_Selected excerpt_
--------------------

A long-planned Oak Creek land swap involving Milwaukee County and Northwestern Mutual is likely to be completed by late September, said Milwaukee County Parks Director Sue Black.
"It's made it through the County Board," said Black, who noted the prospect has involved more than five years of work, "at least," to this point.
Under the plan, the county would convey to Northwestern Mutual 60 acres at the northwest corner of Drexel Avenue and Interstate 94. Northwestern Mutual would, in turn, transfer to the county 105 acres on the south side of Drexel - a band of land that stretches south between 20th Street and I-94.
"We're trading out some property that doesn't have the natural-area elements like what we're getting," she added. "We're very excited."
The land the county is getting is special, Black said, because it's "a one-of-a-kind natural area" in an urban setting.
The county may seek to have the state designate it as a state natural area, which would offer further protections, she said.
Jim Ritchie, a grant program manager for the state Department of Natural Resources, said the property the county is receiving is known as the Esch-Honadel Woods, which he described as "pristine woodlands and very high-quality life habitat."
Though it is privately owned, "the really exceptional thing about it is that it's (been) undisturbed for a long, long time."
The woodland is made up of 10 parcels, and only a portion of it is actually owned by Northwestern Mutual, said Kevin Kennedy, director in real estate investment for Northwestern Mutual.
Kennedy said the company has contracts to purchase the pieces owned by other parties that stipulate it must be used for parkland. In a sense, the company is collecting the pieces to convey them to the county.
What company is getting
The 70-acre property north of Drexel that Northwestern Mutual is receiving is grassland that was formerly farmed, said Ritchie.
No money is involved in the trade, Black and Kennedy said. Because the 70-acre parcel now owned by the county was purchased at least partially with federal funds, issued in the 1970s to augment Falk Park, the transfer of the property must adhere to certain rules, Ritchie said.
It must be traded for acreage that is at least equal to the acreage it holds; it must not exceed the assessed value of the property traded for; and it must have at least the same recreational utility, he said.
The DNR is now reviewing that it meets those standards, Ritchie said.
It was the county approached the financial services firm about the swap, said Northwestern Mutual spokesman Mark Lucius.

--------------------

_Data excerpt_
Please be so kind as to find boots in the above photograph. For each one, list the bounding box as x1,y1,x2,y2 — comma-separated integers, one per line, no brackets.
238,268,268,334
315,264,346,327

--------------------

_Task to complete_
Revise the Oak Creek land swap article, starting with "The county may" and going on through "to the county.", so that "pristine" is replaced by "untouched". The lines above are separate material and have no connection to the Oak Creek land swap article.

_Solution for this exercise_
The county may seek to have the state designate it as a state natural area, which would offer further protections, she said.
Jim Ritchie, a grant program manager for the state Department of Natural Resources, said the property the county is receiving is known as the Esch-Honadel Woods, which he described as "untouched woodlands and very high-quality life habitat."
Though it is privately owned, "the really exceptional thing about it is that it's (been) undisturbed for a long, long time."
The woodland is made up of 10 parcels, and only a portion of it is actually owned by Northwestern Mutual, said Kevin Kennedy, director in real estate investment for Northwestern Mutual.
Kennedy said the company has contracts to purchase the pieces owned by other parties that stipulate it must be used for parkland. In a sense, the company is collecting the pieces to convey them to the county.